- _CONSIGNE 1_: Filtrez les entrées en ne conservant que les lignes où figure le mot « crowd ».

En juillet 1940, les Allemands envahissent les îles Britanniques de Jersey Guernesey et Aurigny. Des déportés français, notamment juifs, mais aussi Espagnols, vont être amenés entre autres à Aurigny pour participer à construction du mur de l’Atlantique.
Mur anti-char sur Longis Bay
Après l’armistice de 1940, les Allemands s’emparèrent à partir du 2 juillet des îles anglo-normandes : Jersey, Guernesey et Aurigny (Alderney) qui s’était vidée de ses habitants depuis une dizaine de jours à l’exception de quelques irréductibles dont un fermier et des personnes trop âgées pour entreprendre le voyage. La propagande allemande mis en avant le fait qu’elle avait déjà posé le pied en terre britannique. Après l’échec de la bataille d’Angleterre. Fin 1940, les îles entrèrent dans le processus de fortifications appelé plus tard le mur de l’Atlantique. Les nazis cherchèrent alors une main-d’œuvre corvéable et docile. Les premiers déportés arrivèrent à Aurigny en février 1942. Au milieu de l’année 1943, ils étaient environ 5000 sur un territoire qui pouvait nourrir à peine plus de 1500 personnes avant la guerre. Les détenus étaient répartis entre plusieurs camps. Helgoland rassemblai de jeunes civils raflés sur le front de l’est pendant l’hiver 1941-1942.
Soldat allemands sur l’une des îles anglo-normandes
Le camp no2 Norderney, regroupait une population diverse avant de laisser place aux déportés de France. Sylt reçut des détenus russes jusqu’en 1943, puis une SS-Baubrigade I venant de Sachsenhausen, composée de 1000 personnes. Enfin Borkum était constitué surtout d’Allemands, requis ou objecteurs de conscience. 855 déportés de France sont recensés entre février 1942 et juin 1944. À l’exception de deux Français de la SS-Baubrigade I tous sont passés par le camp Nordney. À la date de 22 février 1942, les premiers arrivés dans l’île, environ une trentaine de personnes, étaient des Républicains espagnols passés par des camps du sud de la France (Argelès-sur-mer, puis le Vernet par exemple) les 12 août et 11 octobre 1943, deux convois Juifs arrivèrent composés respectivement de 325 et 245 hommes; entre-temps, le 9 septembre, 113 détenus avaient été amenés du camp de Compiègne-Royaullieu. Le 17 mai 1944, un nouveau convoi d’une trentaine de personnes, presque toutes arrêtées en Basse-Normandie pour fait de résistance, débarqua sur l’île, puis le 5 juin, un dernier groupe d’une quarantaine de personnes venant du camp du Vernet, pour la plupart de nationalité étrangère.

- _CONSIGNE 2_: Donnez la suite du texte consacré aux déportés d'Aurigny, en reprenant juste après sa dernière phrase.

- _ENTRÉES FOURNIES_:
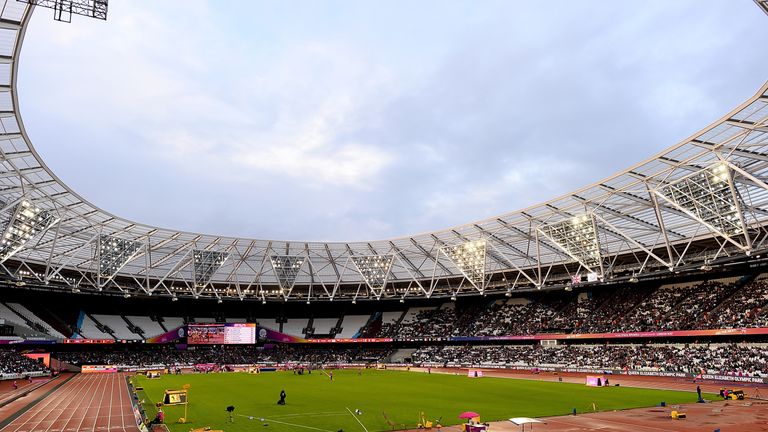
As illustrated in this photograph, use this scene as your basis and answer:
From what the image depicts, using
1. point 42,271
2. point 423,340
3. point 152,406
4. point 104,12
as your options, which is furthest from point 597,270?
point 42,271

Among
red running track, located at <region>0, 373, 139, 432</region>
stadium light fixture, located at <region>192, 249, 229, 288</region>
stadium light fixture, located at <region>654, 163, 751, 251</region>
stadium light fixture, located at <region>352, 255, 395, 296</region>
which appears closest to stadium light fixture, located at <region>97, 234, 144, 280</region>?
stadium light fixture, located at <region>192, 249, 229, 288</region>

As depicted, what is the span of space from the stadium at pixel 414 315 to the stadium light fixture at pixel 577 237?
0.34m

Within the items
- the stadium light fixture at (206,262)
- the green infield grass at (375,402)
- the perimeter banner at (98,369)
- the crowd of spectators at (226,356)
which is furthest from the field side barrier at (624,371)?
the perimeter banner at (98,369)

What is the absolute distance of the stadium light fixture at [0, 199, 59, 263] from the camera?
49625 millimetres

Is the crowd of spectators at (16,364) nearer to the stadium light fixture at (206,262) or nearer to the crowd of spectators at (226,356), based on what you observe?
the crowd of spectators at (226,356)

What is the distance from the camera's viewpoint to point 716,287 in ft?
203

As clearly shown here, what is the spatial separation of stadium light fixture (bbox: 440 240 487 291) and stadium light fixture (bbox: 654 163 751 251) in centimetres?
2543

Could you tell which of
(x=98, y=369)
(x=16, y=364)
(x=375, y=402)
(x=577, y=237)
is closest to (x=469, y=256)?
(x=577, y=237)

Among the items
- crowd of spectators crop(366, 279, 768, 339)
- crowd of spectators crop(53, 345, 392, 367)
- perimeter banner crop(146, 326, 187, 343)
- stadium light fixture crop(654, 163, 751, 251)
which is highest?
stadium light fixture crop(654, 163, 751, 251)

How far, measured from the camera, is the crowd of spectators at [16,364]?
5712cm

- _RÉPONSE 1_:
- the crowd of spectators at (226,356)
Is the crowd of spectators at (16,364) nearer to the stadium light fixture at (206,262) or nearer to the crowd of spectators at (226,356), based on what you observe?
the crowd of spectators at (226,356)
- crowd of spectators crop(366, 279, 768, 339)
- crowd of spectators crop(53, 345, 392, 367)
How far, measured from the camera, is the crowd of spectators at [16,364]?

- _RÉPONSE 2_:
Parmi les 855 déportés de France, les Juifs constituent le groupe le plus important : 590 hommes majoritairement conjoints d’aryennes dont le statut se rapprochait de celui des demi-Juifs. Le sort particulier qui leur fut réservé résulte peut-être d’un compromis entre Vichy et les autorités allemandes. Pour se faire reconnaître en tant que tel, il fallait fournir les certificats de baptême de quatre grands-parents de l’épouse. Ceux qui ne pouvaient justifier de ce statut furent assimilés aux autres juifs et déportés vers l’est. Certains, qui avaient pourtant fourni les preuves matérielles nécessaires, furent joints à un convoi vers l’est afin de le compléter.
Visite du tunnel en 1984
Pourquoi la déportation à Aurigny de ces Juifs détenus à Drancy parmi la catégorie A, celles des non-déportables a-t-elle été décide. À l’été 1943, Brünner remplaça Röthke à la direction de Drancy, ce qui coïncida avec une intensification des déportations. Au mois de juillet, les premiers conjoints d’aryennes quittèrent la région parisienne pour Querqueville près de Cherbourg avant d’être transférés à Aurigny le 12 août. Deux SS du camp de Neuhengamme, Adam Alder et Heinrich Evers vinrent les encadrer. Les Juifs avaient été arrêtés à l’improviste pour plus d’un tiers, un simple contrôle d’identité pouvait engendrer l’arrestation. Plus d’un quart s’étaient fait prendre lors de rafles effectuées à Paris au cours de l’année 1941. 16% des arrestations étaient dues à des infractions aux Lois raciales, comme la non-apposition du terme Juif sur la carte d’identité. Il faut noter qu’environ 10% des Juifs d’Aurigny n’étaient pas des conjoints d’aryennes. Il s’agissait pour la plupart de requis au titre du Service du travail obligatoire.
Convoqués quelques jours avant le départ du second convoi de Juifs en octobre 1943, ils furent arrêtés et déportés à Aurigny. Une décision des Allemands qui peut expliquer par leur besoin d’une force de travail plus performante, les conjoints d’aryennes étant en effet pour une bonne moitié nés avant 1900. Les 265 autres déportés avaient été arrêtés pour près d’un tiers à la suite d’actes de résistance; certains parmi eux appartenaient à un mouvement ou à un réseau (30% de ces arrestations). Un autre tiers avait été pris lors de rafles, notamment celle du Vieux Port à Marseille le 23 janvier 1943. Les réfugiés espagnols, quant à eux, représentaient 16% de l’effectif de référence, mais ce chiffre reste sans doute en deçà de la réalité. Sur place, les SS n’avaient autorité que sur le camp. C’étaient les membres de l’organisation Todt qui venaient chercher leur main-d’œuvre. Chaque matin, les déportés subissaient l’appel puis l’attente. À la sorite du camp, une bande blanche était peinte sur leur pantalon.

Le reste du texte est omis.